Firma Ryanair w środę poinformowała o złożeniu pozwu sądowego przeciwko pasażerowi, którego zachowanie wymusiło nieplanowane lądowanie. Do zdarzenia doszło w kwietniu 2024 roku w czasie lotu z Dublina na Lanzarote. Samolot lądował w Porto z powodu "niewłaściwego zachowania" jednego z pasażerów. Opóźniło to podróż o całą noc, narażając innych podróżujących na niedogodności, a firmę na dodatkowe koszty.
Ryanair żąda odszkodowania od pasażera. Powodem nieplanowane lądowanie
Pasażer, przeciwko któremu złożono pozew, jest obywatelem Irlandii.

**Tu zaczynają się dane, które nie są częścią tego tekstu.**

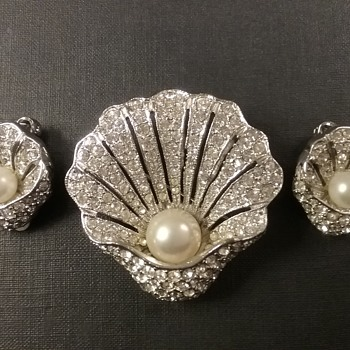 Kramer NY shell brooch & earrings set  - Costume Jewelry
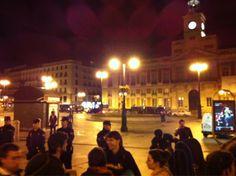 """Fecha: 17/5/11. Hora: 05.50. Tuit original: """"En sol ya solo quedan policías #acampadaSol #spanishrevolution""""."""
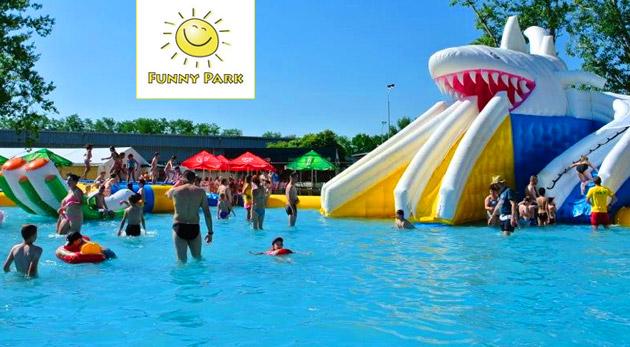 Celodenný vstup do jedinečného nafukovacieho aquaparku Funny Park v Piešťanoch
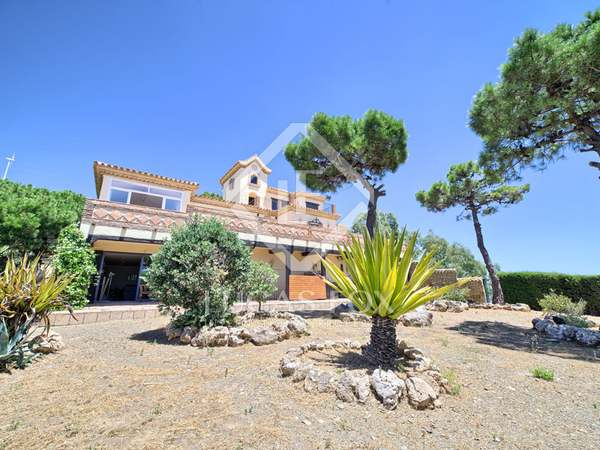 Rustic style 4-bedroom villa for sale in Estepona, Andalucia
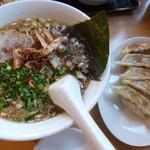 中華厨房 武 - 料理写真:正油らぁめん(税込500円)と焼餃子(税込400円)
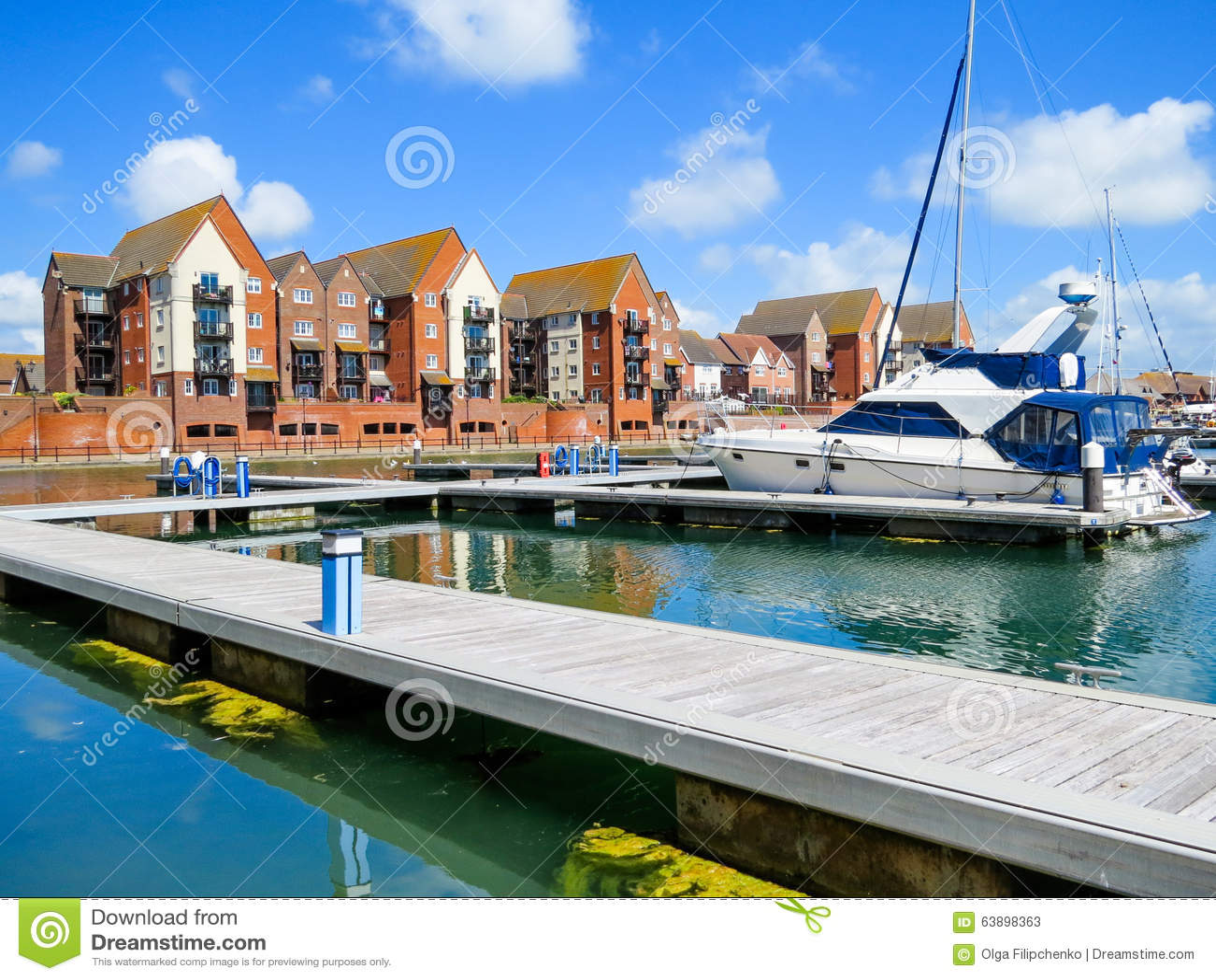 游艇在宗主港口小游艇船坞,伊斯特本,东萨塞克斯郡,英国(英国)停泊了.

Przewoźnik nie podał do wiadomości publicznej, w jaki sposób zachowywał się mężczyzna, przez którego samolot musiał lądować w Portugalii. Firma domaga się od Irlandczyka odszkodowania wysokości 15 tys. euro, uzasadniając to kosztami związanymi z wymuszonym lądowaniem oraz zapewnieniem noclegu dla 160 pasażerów lotu.
Ryanair dokłada wszelkich starań, aby wszyscy podróżni i załoga czuli się bezpiecznie i byli traktowani z szacunkiem, bez niepotrzebnych nieporozumień spowodowanych przez kilku niesfornych pasażerów. Przewoźnik prowadzi surową politykę zerowej tolerancji dla nieodpowiedniego zachowania i nadal będzie podejmować zdecydowane kroki w celu ich minimalizowania. Skorzysta na tym zdecydowana większość osób, która nie utrudnia innym lotu - napisano w komunikacie.
Pozew przeciwko pasażerowi ma na celu ukaranie mężczyzny za nieodpowiedzialne zachowanie na pokładzie samolotu. Firma zapowiada więcej podobnych pozwów i dodaje, że zamierza "karać wszystkich problematycznych pasażerów, aby ograniczyć do minimum niewłaściwe zachowania w trakcie podróży".